On a Mission for This Reprieve
Janet Kuypers
2/6/24
I must have looked like I was on a mission,
wearing a full-body wetsuit at a bay in Oahu
that I still cannot remember the name of —
I wore this suit, but the weather was perfect,
and I was only snorkeling anyway. “Whatever
you do, don’t swim out past the reef line,”
they told me as I absentmindedly nodded
in agreement, squirming in my wetsuit to just
get into the water. I jumped in like a dolphin
(that you can actually see in Oahu year ‘round),
made my way through the water until I spotted
large, round, disc-like, perfectly, psychotically
blue, I mean, I’m talking glow-in the-dark blue,
fish... and I swam with them until I was way past
that reef. Well... so much for my listening.
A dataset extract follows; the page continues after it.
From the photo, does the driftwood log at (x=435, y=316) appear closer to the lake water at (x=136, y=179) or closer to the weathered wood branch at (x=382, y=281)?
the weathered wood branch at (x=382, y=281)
The Oahu water had a different feel altogether
when you only walked over it on the Seventh
of December 2001, on the 60-year anniversary
of the attack on Pearl Harbor — the Memorial
constructed over the hull of the USS Arizona,
sunken on that day that will live in infamy.
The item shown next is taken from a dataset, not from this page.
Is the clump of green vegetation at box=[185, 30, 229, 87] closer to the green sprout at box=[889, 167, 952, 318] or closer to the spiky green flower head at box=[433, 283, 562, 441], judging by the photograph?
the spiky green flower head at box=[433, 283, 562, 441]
Walk outside on that narrow bridge, and like me,
you might see grieving family still dropping
flowers into the water for loved ones still there,
flowers breaking the fluidity of the bubbling oil
that still rises from this now underwater tomb.
After all this water you’ll need relief, in the
only U.S. state that has interstate highways
no one can explain the reason for (they are
interstates to which state exactly), but maybe
find peace in a bamboo forest, or even visit
a Japanese restaurant for dinner, just to enjoy
a separate room with seats on the floor for
your party, with sliding doors the waitstaff
opens while on their knees. You might need
this reprieve, so, take a moment, and breathe.